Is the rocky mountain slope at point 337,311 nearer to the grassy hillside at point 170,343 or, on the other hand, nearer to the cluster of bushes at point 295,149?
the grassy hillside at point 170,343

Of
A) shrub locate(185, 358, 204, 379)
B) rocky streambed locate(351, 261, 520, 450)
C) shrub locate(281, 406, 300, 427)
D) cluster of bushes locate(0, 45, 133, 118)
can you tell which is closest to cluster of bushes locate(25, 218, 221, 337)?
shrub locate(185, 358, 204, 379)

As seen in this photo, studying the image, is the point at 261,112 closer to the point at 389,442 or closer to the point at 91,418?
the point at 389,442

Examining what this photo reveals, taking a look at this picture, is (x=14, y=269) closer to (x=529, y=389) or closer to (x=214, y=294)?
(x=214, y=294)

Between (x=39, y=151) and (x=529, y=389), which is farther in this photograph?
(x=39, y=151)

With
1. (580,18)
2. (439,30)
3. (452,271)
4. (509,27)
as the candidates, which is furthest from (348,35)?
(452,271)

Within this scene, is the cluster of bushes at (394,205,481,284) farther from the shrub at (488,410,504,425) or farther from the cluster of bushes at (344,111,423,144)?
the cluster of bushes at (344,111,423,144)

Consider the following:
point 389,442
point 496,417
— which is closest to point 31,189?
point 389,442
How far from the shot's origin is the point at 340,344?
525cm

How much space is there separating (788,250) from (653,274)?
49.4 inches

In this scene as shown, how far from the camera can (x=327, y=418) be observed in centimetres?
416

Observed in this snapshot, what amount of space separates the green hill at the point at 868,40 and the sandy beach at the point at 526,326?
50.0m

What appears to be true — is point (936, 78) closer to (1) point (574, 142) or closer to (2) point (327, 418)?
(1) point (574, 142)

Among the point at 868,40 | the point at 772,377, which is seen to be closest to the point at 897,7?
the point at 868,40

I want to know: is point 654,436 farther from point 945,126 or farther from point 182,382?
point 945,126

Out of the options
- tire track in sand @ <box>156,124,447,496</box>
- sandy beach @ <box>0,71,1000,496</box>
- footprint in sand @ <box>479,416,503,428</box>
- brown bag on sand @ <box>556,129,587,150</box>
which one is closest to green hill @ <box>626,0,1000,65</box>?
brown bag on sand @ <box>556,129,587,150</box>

◆ ◆ ◆ ◆

*WRITTEN TASK*.
Reproduce every line of the items without any change, starting with the line that contains "Among the point" and going on through the last line of the items.

*TASK RESPONSE*.
Among the point at 868,40 | the point at 772,377, which is seen to be closest to the point at 897,7?
the point at 868,40

I want to know: is point 654,436 farther from point 945,126 or farther from point 182,382?
point 945,126

Out of the options
- tire track in sand @ <box>156,124,447,496</box>
- sandy beach @ <box>0,71,1000,496</box>
- footprint in sand @ <box>479,416,503,428</box>
- brown bag on sand @ <box>556,129,587,150</box>
which one is closest to green hill @ <box>626,0,1000,65</box>?
brown bag on sand @ <box>556,129,587,150</box>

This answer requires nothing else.